WHAT IS BEING ASKED
Answer these questions using the West and Central Africa humanitarian snapshot below:
1. According to UNHCR, how many people have fled Cote d'Ivoire?
2. What is the budget of the 90-day post-Ebola operational plan?
3. How many confirmed cases and deaths has the Ebola outbreak counted in total?

Saltar al contenido principal

West and Central Africa: Weekly Regional Humanitarian Snapshot (12 – 16 November 2020)

Burkina Faso
+ 6
Fecha de publicación


According to UNHCR, 10,087 people have fled Cote d’Ivoire fearing violence after the disputed presidential elections on 31 October. Numbers continue to rise as tensions persist. More than 90 per cent of the new arrivals have fled to Liberia, where relief items, food and cash-based interventions are being delivered. Many refugees are opting to stay near the border to observe the situation and return as soon as the situation returns to normal. At least 5,500 people are estimated to be internally displaced inside Cote d’Ivoire. UNHCR has set up contingency plans and is engaging with authorities and humanitarian partners. Cote d’Ivoire’s neighboring countries all guarantee access to asylum on their territory despite border restrictions due to COVID19. The presidential elections have triggered violence with at least 12 people reportedly dying from intercommunity clashes in Abidjan and the central and western regions.


The Ministry of Health and partners are finalizing a 90-day post-Ebola operational plan after the outbreak in Equateur province to bolster the health system and community resilience. With a budget of $16.8 million, the plan aims at strengthening coordination and support, integrating disease surveillance and response, intersectoral collaboration, risk communication and community engagement, along with support to the survivor program. Unless a new case is reported, the end of the Ebola epidemic will be announced on 18 November after 42 days without new cases. In total, the outbreak has counted 130 confirmed cases and 55 deaths.

(Items from a dataset)
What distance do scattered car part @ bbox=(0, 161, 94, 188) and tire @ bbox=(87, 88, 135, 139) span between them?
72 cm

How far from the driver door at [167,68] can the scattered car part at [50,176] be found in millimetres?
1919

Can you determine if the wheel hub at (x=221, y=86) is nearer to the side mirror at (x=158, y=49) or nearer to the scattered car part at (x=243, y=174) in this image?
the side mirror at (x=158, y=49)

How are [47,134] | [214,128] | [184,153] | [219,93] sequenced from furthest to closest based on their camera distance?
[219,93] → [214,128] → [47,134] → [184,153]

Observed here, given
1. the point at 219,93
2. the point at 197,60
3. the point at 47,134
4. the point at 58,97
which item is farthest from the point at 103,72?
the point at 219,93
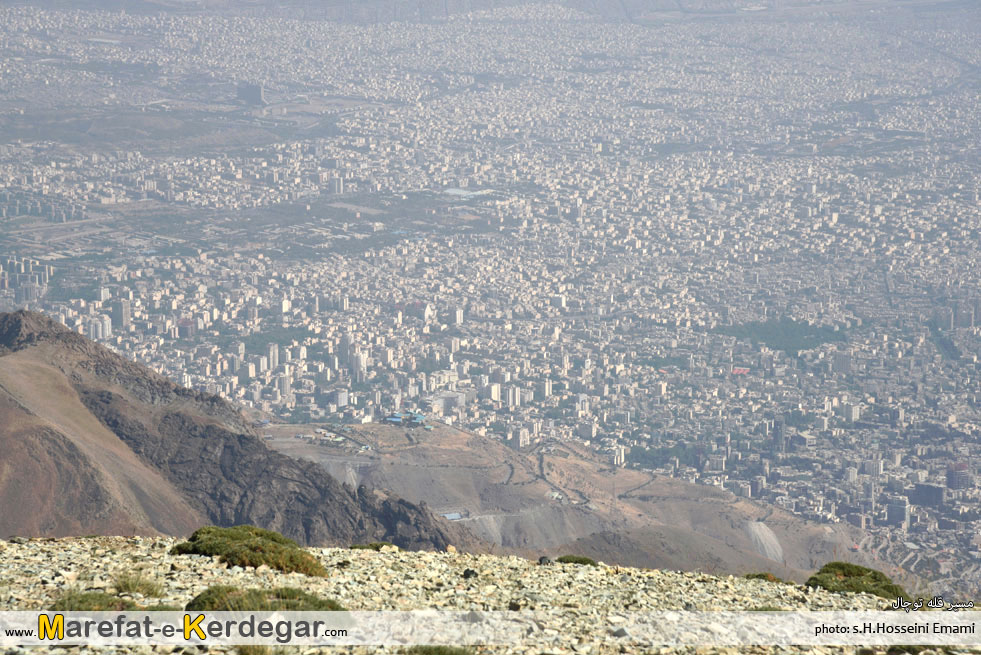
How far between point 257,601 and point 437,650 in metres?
1.73

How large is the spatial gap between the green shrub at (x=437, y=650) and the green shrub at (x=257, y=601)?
1.14 metres

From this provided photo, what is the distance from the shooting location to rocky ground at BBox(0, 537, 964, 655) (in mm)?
9750

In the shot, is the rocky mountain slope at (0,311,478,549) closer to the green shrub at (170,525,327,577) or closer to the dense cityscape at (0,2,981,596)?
the green shrub at (170,525,327,577)

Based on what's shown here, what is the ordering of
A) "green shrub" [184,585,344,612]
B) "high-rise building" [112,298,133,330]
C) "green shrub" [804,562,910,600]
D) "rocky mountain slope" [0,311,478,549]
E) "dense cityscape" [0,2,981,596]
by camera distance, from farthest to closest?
"high-rise building" [112,298,133,330], "dense cityscape" [0,2,981,596], "rocky mountain slope" [0,311,478,549], "green shrub" [804,562,910,600], "green shrub" [184,585,344,612]

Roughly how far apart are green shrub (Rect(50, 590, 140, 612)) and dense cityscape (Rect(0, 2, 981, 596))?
52511 mm

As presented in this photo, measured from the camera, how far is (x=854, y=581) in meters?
13.0

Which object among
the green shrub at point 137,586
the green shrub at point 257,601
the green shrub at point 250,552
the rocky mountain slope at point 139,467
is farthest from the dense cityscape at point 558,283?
the green shrub at point 137,586

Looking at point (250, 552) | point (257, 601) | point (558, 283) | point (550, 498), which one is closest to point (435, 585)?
point (250, 552)

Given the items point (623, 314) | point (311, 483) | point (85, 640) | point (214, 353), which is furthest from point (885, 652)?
point (623, 314)

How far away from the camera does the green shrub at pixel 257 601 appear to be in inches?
366

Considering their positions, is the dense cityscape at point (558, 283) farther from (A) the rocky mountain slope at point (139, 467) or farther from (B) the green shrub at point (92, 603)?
(B) the green shrub at point (92, 603)

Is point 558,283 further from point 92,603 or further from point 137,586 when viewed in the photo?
point 92,603

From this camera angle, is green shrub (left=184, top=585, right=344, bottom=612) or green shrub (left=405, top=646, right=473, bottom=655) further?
green shrub (left=184, top=585, right=344, bottom=612)

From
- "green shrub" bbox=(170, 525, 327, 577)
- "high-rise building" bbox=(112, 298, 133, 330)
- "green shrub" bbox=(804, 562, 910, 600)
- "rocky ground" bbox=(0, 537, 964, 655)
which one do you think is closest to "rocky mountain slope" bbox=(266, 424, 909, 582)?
"green shrub" bbox=(804, 562, 910, 600)
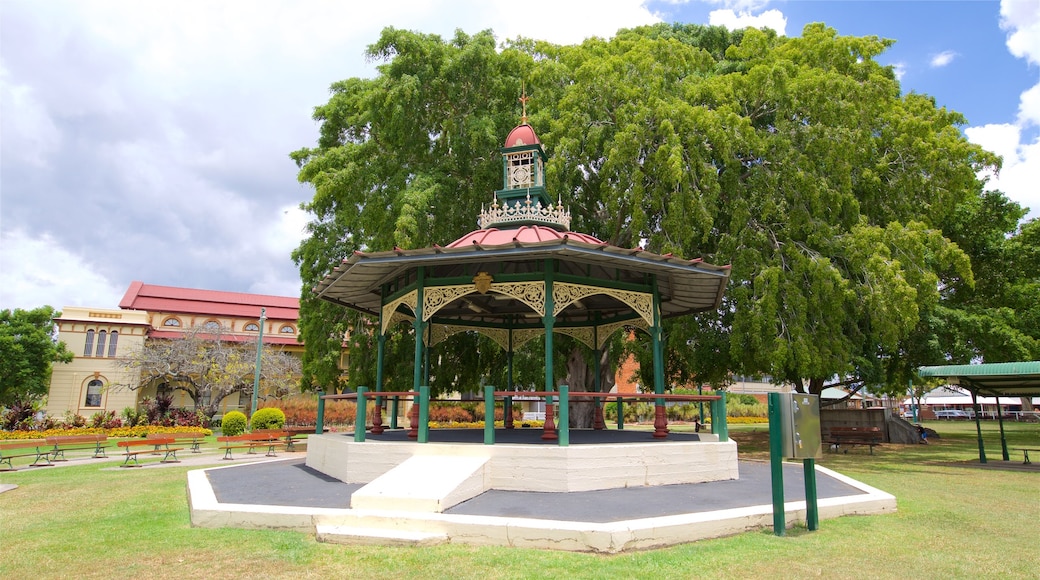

SOLVED EXERCISE
1. 10,087 people
2. $16.8 million
3. 130 confirmed cases and 55 deaths